Eligible employees will be invited to participate in the Plan and each employee who wishes to join will specify a chosen contribution level. In relation to the proposed launch of the Plan in 2014, the Remuneration Committee has specified that the maximum contribution level will be the local currency equivalent of £200 (although exact permitted contribution levels may vary below this upper limit by market).

The contribution level will normally be deducted (after tax, social security contributions and any other similar charges are deducted) from a single payment of an employee's salary, or split across more than one salary payment, and will be used to purchase shares in the Company ('Initial Shares') on behalf of the employee in the market. Alternatively, Initial Shares may be satisfied with new shares issued at par or shares transferred from treasury, although the employee would still be required to pay market value for them. If the contribution cannot buy an exact number of shares, as many shares as possible will be purchased/allocated without exceeding the contribution and any balance will be returned to the employee in cash. The Initial Shares will be held by a trustee on the individual's behalf.

In relation to the proposed launch of the Plan in 2014, it is intended that Initial Shares will be purchased in the market.

4. Matching Award

At the same time as the Initial Shares are purchased/allocated, the Company may grant each participant an award ('Matching Award') over further shares in the Company. The number of shares in a participant's Matching Award will be calculated as a multiple of the number of Initial Shares purchased/allocated on his behalf at that time and the multiple will be determined by the Committee prior to each launch of the Plan, but will not exceed six. In relation to Matching Awards to be made in 2014, the Committee has specified that the multiplier shall be four times the number of Initial Shares.

Material
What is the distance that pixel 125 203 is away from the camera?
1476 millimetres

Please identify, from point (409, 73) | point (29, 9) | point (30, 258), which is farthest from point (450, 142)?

Instructions
a) Retype the passage of the share plan text starting with "4. Matching Award" and going on through "of Initial Shares.".
b) According to the share plan text, what multiplier has the Committee specified for Matching Awards made in 2014?

Answers by task
a)
4. Matching Award

At the same time as the Initial Shares are purchased/allocated, the Company may grant each participant an award ('Matching Award') over further shares in the Company. The number of shares in a participant's Matching Award will be calculated as a multiple of the number of Initial Shares purchased/allocated on his behalf at that time and the multiple will be determined by the Committee prior to each launch of the Plan, but will not exceed six. In relation to Matching Awards to be made in 2014, the Committee has specified that the multiplier shall be four times the number of Initial Shares.

b) Four times the number of Initial Shares.